His abs and curvy shoulders and strong forearms are evidence enough that he’s on a first-name basis with a personal trainer somewhere. That he sweats and plans his meals and pushes himself daily to better himself. Then there’s the fact that he’s rich. If flying first class didn’t tip me off, the way that he never looks at prices or hesitates to buy something is clear enough.

So he’s rich and hot. Which begs the question: why am I here?

I’m not self absorbed enough to even imagine that this is because I’m such a prize. On the contrary, I know exactly who I am. I’ve known since I was an elementary school student, and my social studies teacher—a witch named Miss Rodcherry—laughed in my face when I said that I was going to live in a big building in a big city one day. Fifteen years later, I still remember exactly what she told me:

“Hailey, you're a nobody from nowhere who will live and die without anyone noticing.”

But Robert notices me. And no matter how much I don’t get it—or even think that I deserve it—he’s more than I ever could have hoped for.

Still. He can’t solve all my problems.

While we were sitting at a real luau, the performers on stage dancing in their leaf skirts and one of the guys spinning fire batons, I’m deep inside my own mind, wondering if my job at the bank will still be there when I get back. I managed to get in touch with the manager and explained my situation, but the way he accepted my absence so readily, not even questioning me when I said that I wasn’t sure when I’d return, left me feeling less reassured than it should have. I’m still second-guessing myself even as I experience a once-in-a-lifetime dinner.

There’s something else my manager said when we spoke. A cryptic comment about Shane.

“I’d say nothing’s changed since you’ve been away, but we’ve got a new police chief, so that’s got to count for something. That’s what you get for philandering with the mayor’s wife though.” Before I can ask what he means, my manager says that he has to run and that he’ll see me when I come back. “If you come back.”

This is the thought that brings me back out of my reverie and face-to-face with my date. For the first time, he seems preoccupied. There’s something pulling him down. And after the first time I ask him what’s on his mind goes completely unacknowledged, I reach across the table, wrap gentle fingers around his wrist, and watch as his eyes find mine.

“Sorry,” he says. “What were you saying?”

“What’s wrong?”

“Nothing,” he says and immediately takes a bite of poke. He’s chewing on the raw fish with fervor, and I can tell he’s on the verge of changing the topic. But I think it’s time that we talk about our lives away from this perfect moment.

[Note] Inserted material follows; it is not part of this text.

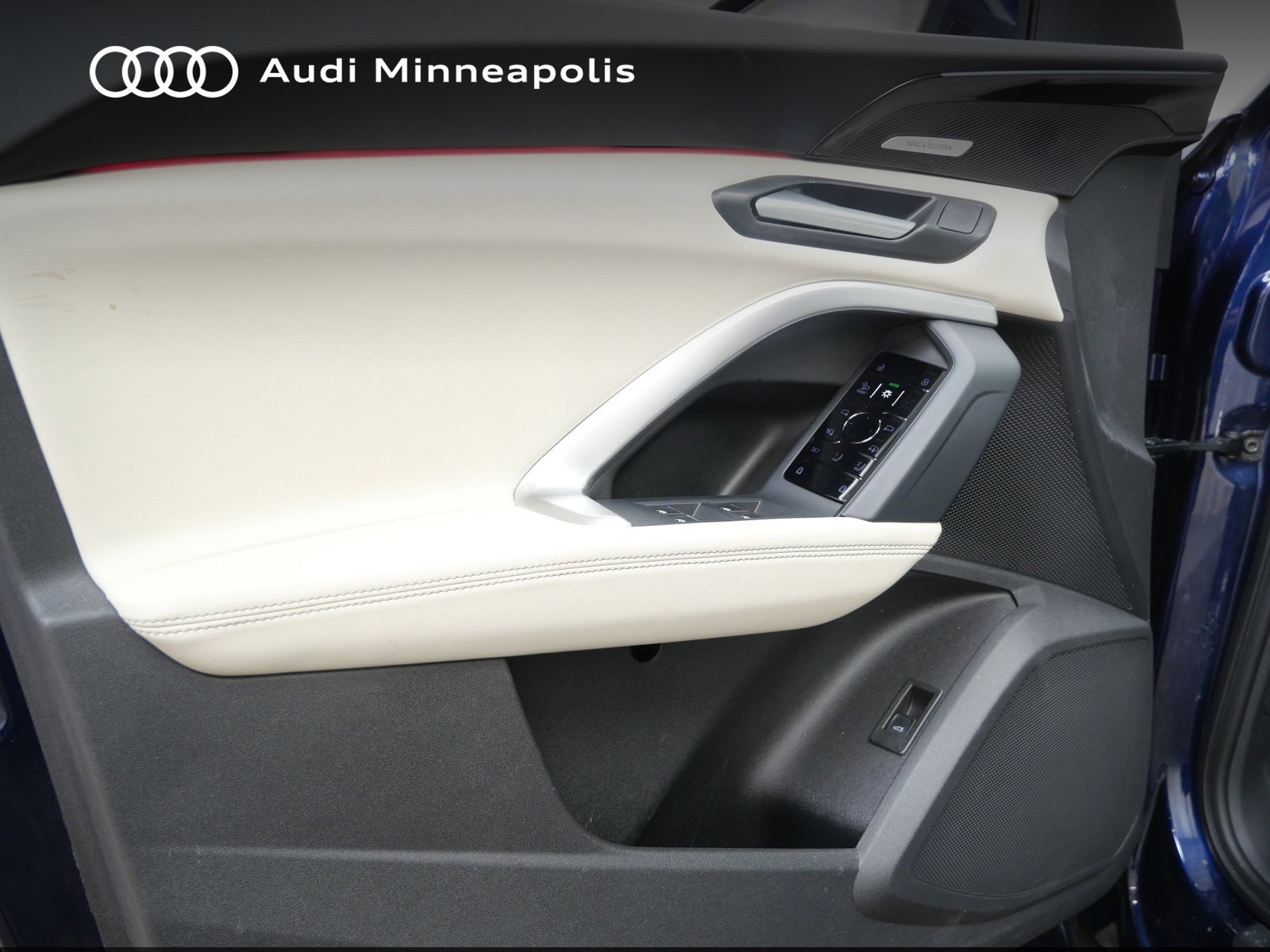 Thumbnail: 2025 Audi Q5 - 12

Even if it means breaking the surface of the serene water.

“There’s something I’ve been wondering for a while.”

“What’s that?”

“Why were you in Branchville in the first place?” I catch myself biting my lips and stop myself. I hate this reaction of mine. I feel like it makes me seem immature or unsure of myself, but Robert grins at me. Still, I’m trying to be serious, so I continue with my interrogation. “There was literally no reason for you to be there.”

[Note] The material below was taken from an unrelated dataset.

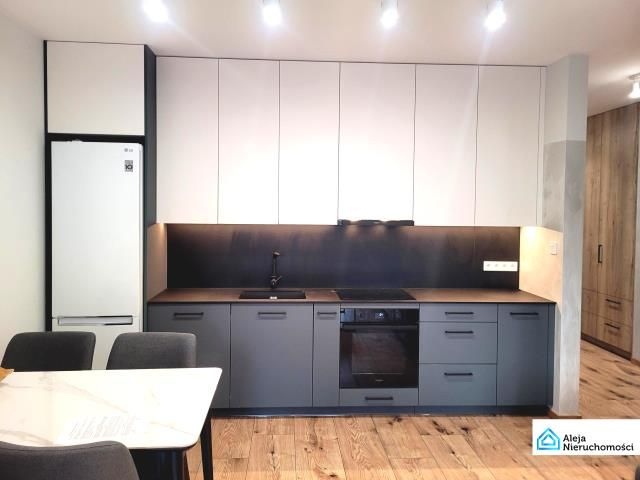 Mieszkanie 3-pokojowe Częstochowa, ul. Klonowicza. Zdjęcie 4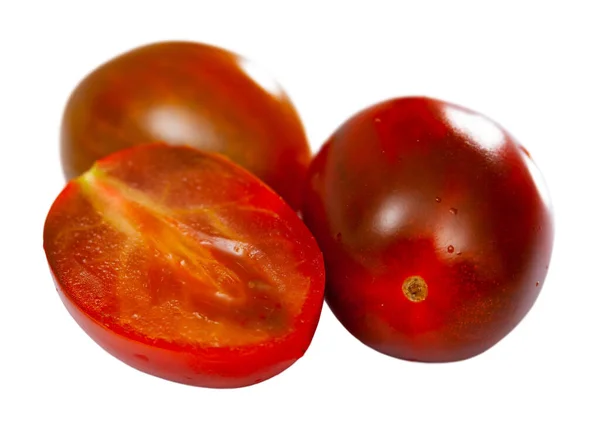 Pendekatan Segar Cherry Kumato Tomat Dengan Potongan Irisan Konsep Makanan — Stok Foto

“You don’t think it’s just that I heard about this cute teller at a local bank and had to check her out for myself?” He’s flashing that smile that made me think he was wild and unpredictable the first time we met. Only three days ago when I thought he was a bank robber. Only now I see it as this gesture that always precedes a mischievous action.

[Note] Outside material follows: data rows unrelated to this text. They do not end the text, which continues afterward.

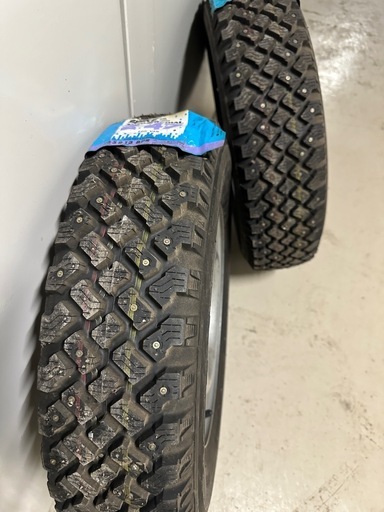 スパイクタイヤ　2本　軽自動車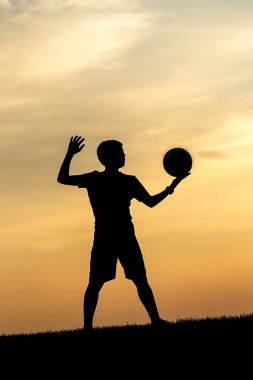 Konsept Fotoğraf kontrast bir genç sporcunun bir voleybol günbatımında hizmet.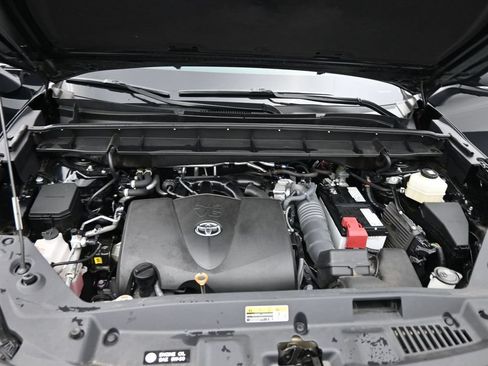 Used 2022 Toyota Highlander Limited AWD/4WD image 20
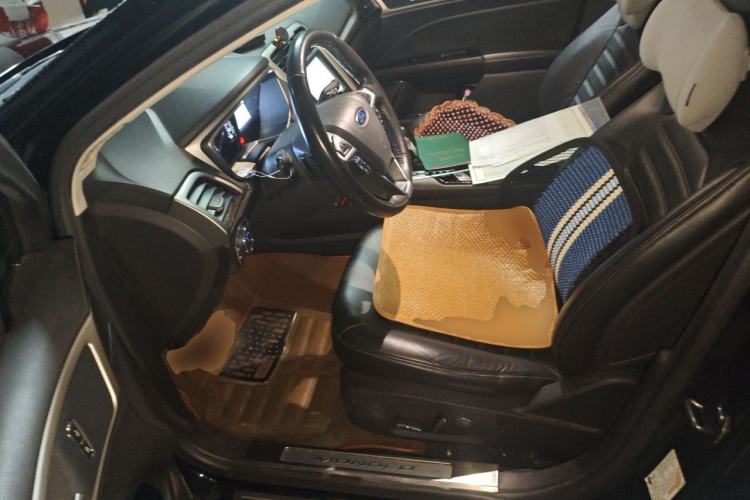 Used Ford Mondeo 2013 2.0L GTDi 200 Luxury Model Left Front Seat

Sure enough, he reaches across the table and walks his index finger and middle finger up the back of my forearm like a pair of legs. I grab his hand and bring his palm to my lips.

“As much as I would love for that to be true, I know there’s some other reason. And as lovely as you’ve been—please don’t think I’m nagging or anything like that—but I catch you sometimes staring out at nothing or tapping out a message on your phone when you think I’m still in the bathroom. So why don’t you tell me what’s going on. You never know. I might just be able to help. Especially if it’s related to my hometown.”

Robert’s expression changes. It’s somehow more serious and yet unsure.

“The reason I came to your town is an industry secret.”